▼▼▼

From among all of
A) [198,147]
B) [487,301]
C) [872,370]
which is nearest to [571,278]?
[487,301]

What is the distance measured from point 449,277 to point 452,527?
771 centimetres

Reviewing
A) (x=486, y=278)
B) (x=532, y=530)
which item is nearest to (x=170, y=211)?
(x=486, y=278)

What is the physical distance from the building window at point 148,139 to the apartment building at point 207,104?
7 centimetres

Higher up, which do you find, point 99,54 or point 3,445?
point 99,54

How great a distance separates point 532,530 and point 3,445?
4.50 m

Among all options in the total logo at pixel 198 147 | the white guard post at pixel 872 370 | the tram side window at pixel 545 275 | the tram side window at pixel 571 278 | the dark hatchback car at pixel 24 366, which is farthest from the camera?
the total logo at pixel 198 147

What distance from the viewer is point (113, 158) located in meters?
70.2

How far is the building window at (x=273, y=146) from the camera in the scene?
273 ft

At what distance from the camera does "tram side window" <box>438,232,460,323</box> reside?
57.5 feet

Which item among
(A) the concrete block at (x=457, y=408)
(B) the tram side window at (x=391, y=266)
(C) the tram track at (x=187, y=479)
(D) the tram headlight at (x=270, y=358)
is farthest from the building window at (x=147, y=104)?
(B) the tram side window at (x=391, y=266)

▲▲▲

STATED GOAL
Retype each record exactly, leaving nothing out.

FINAL ANSWER
From among all of
A) [198,147]
B) [487,301]
C) [872,370]
which is nearest to [571,278]?
[487,301]

What is the distance measured from point 449,277 to point 452,527?
771 centimetres

Reviewing
A) (x=486, y=278)
B) (x=532, y=530)
which item is nearest to (x=170, y=211)?
(x=486, y=278)

What is the physical distance from the building window at point 148,139 to the apartment building at point 207,104?
7 centimetres

Higher up, which do you find, point 99,54 or point 3,445?
point 99,54

How great a distance separates point 532,530 and point 3,445?
4.50 m

Among all options in the total logo at pixel 198 147 | the white guard post at pixel 872 370 | the tram side window at pixel 545 275 | the tram side window at pixel 571 278 | the dark hatchback car at pixel 24 366, which is farthest from the camera?
the total logo at pixel 198 147

What distance from the viewer is point (113, 158) located in meters?
70.2

How far is the building window at (x=273, y=146) from the camera in the scene?
273 ft

At what distance from the camera does "tram side window" <box>438,232,460,323</box> reside?
57.5 feet

Which item among
(A) the concrete block at (x=457, y=408)
(B) the tram side window at (x=391, y=266)
(C) the tram track at (x=187, y=479)
(D) the tram headlight at (x=270, y=358)
is farthest from the building window at (x=147, y=104)?
(B) the tram side window at (x=391, y=266)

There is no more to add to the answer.